Cette préoccupation pour l'aspect corporel des figures, face à la fluidité changeant de la mer, se manifeste avec une maîtrise particulière dans Nageurs, Xàbia et, de manière plus esquissée, dans Enfants baignant entre les rochers. L'artiste libère ses touches de pinceau pour les transformer en taches de peinture pure, dans lesquelles tous les effets de l'eau, sa brillance et ses transparences, se confondent avec le corps enfantin.
La vitalité irrésistible des enfants sur la plage représente aussi un chant salutaire face à la décadence fin-de-siècle. Comme le critique Rafael Domenech l'a écrit en 1910, ces tableaux produisent chez les contemporains « une sensation d'énergie et de grandeur, de santé et d'équilibre, par les thèmes et par les moyens expressifs de son art ».

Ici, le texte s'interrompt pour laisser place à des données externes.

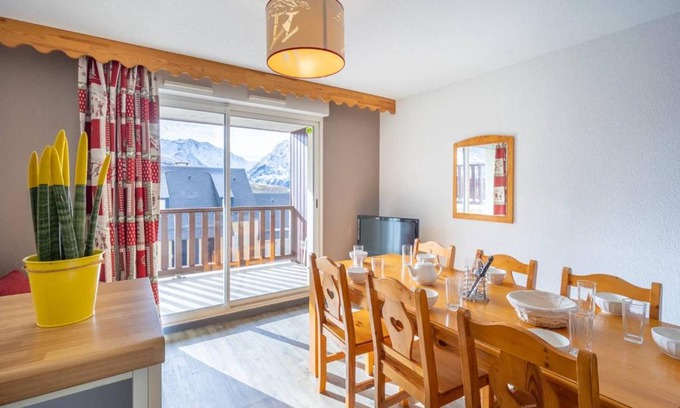 Peyragudes Apartamento | Appartement 8 pers. à Peyragudes, balcon, parking gratuit, près des pistes, animaux acceptés - FR-1-695-7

Du vent et des voiles. Peindre l'instant présent
« Rien n'est immobile, dans ce qui nous entoure, écrit Sorolla. La mer se crispe à chaque moment, les nuages se déforment, en se déplaçant ; la corde suspendue à ce bateau oscille lentement ; cet enfant saute ; cet arbre plie ses branches et les soulève à nouveau… mais même si tout était pétrifié et fixe, il suffirait que le soleil bouge, comme il fait sans cesse, pour donner un effet différent aux choses… il faut peindre vite, pour ne rien perdre de ce qu'il y a de fugace, qu'on ne retrouvera plus ! »
Capter la vision immédiate, la sensation passagère, devient une véritable obsession pour Sorolla. Afin de transmettre la rapidité d'une voile gonflée par le vent, il tâche de transposer sur la toile la sensation que l'œil perçoit lors d'un premier regard. Il réalise une infinité de dessins de voiles enflées par le vent, mais aussi recueillies ou partiellement repliées, explorant toutes les possibilités plastiques du motif. Ses esquisses lui permettent, par la suite, d'aborder ses toiles avec la même fraîcheur que ces petites études.
Ombre et lumière, éléments de composition
Chaque œuvre de Sorolla présente une étude approfondie de la composition qui dynamise le motif représenté et qui combine les textures et les couleurs complémentaires pour en accentuer la luminosité.
Sorolla compose par la lumière avec une audace de plus en plus extrême. Il force les ombres, réunissant les couleurs complémentaires, selon la loi du contraste simultanée des couleurs, énoncée par le chimiste Michel-Eugène Chevreul en 1839.
La lumière et les ombres sont les véritables protagonistes des tableaux exposés dans cette salle, parmi ses plus grands succès internationaux. Ainsi, dans ces tableaux et dans les portraits de pêcheuses valenciennes, l'ombre représente tantôt l'espace par lequel le spectateur peut s'introduire dans l'œuvre, tantôt le contrepoint qui donne son équilibre à la composition.
La couleur ravie à la nature
À partir de 1904-1905, la peinture de Sorolla prend ses distances du naturalisme, dans l'effort de mettre encore plus en relief les couleurs. Sa campagne à Xàbia, au sud de Valence, pendant l'été 1905 donne vie à quelques-unes des œuvres les plus importantes qui composent sa première exposition personnelle à la galerie Georges Petit, en 1906.
En regardant la mer de Xàbia, il trouve cette combinaison de couleurs complémentaires dans la nature. L'écrivain Vicente Blasco Ibáñez dira à ce propos : « Ceci n'est pas peindre, c'est ravir à la nature la lumière et la couleur ».
Sorolla réduit et brise sa touche de pinceau, afin de transmettre les plans de couleur multiples que produit la rencontre de lumière et de l'eau. Les œuvres de ce type, centrées exclusivement sur les aspects plastiques, privilégient un point de vue en plongée, qui apparaît très moderne, suggéré, entre-autres, par l'influence de la photographie et de l'estampe japonaise.